Produce a verbatim transcription of the records below, beginning at the line containing "content_type: text/html; charset=utf-8" and ending at the final line; include only those lines.

******************************

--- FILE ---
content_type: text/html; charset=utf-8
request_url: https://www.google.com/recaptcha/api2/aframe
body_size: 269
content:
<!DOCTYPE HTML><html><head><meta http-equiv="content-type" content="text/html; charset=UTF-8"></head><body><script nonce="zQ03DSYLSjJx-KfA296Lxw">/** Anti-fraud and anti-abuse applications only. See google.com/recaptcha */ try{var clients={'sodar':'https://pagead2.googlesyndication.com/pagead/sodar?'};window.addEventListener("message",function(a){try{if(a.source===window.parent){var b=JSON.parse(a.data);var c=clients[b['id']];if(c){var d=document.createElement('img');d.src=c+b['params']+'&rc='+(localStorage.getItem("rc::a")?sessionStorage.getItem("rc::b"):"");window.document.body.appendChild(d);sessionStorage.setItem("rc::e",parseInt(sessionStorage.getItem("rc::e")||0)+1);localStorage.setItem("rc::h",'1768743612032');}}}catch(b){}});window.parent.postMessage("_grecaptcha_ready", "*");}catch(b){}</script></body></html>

******************************

**OUTPUT OF THE TASK:**
content_type: text/html; charset=utf-8
request_url: https://www.google.com/recaptcha/api2/aframe
body_size: 269
content:
<!DOCTYPE HTML><html><head><meta http-equiv="content-type" content="text/html; charset=UTF-8"></head><body><script nonce="zQ03DSYLSjJx-KfA296Lxw">/** Anti-fraud and anti-abuse applications only. See google.com/recaptcha */ try{var clients={'sodar':'https://pagead2.googlesyndication.com/pagead/sodar?'};window.addEventListener("message",function(a){try{if(a.source===window.parent){var b=JSON.parse(a.data);var c=clients[b['id']];if(c){var d=document.createElement('img');d.src=c+b['params']+'&rc='+(localStorage.getItem("rc::a")?sessionStorage.getItem("rc::b"):"");window.document.body.appendChild(d);sessionStorage.setItem("rc::e",parseInt(sessionStorage.getItem("rc::e")||0)+1);localStorage.setItem("rc::h",'1768743612032');}}}catch(b){}});window.parent.postMessage("_grecaptcha_ready", "*");}catch(b){}</script></body></html>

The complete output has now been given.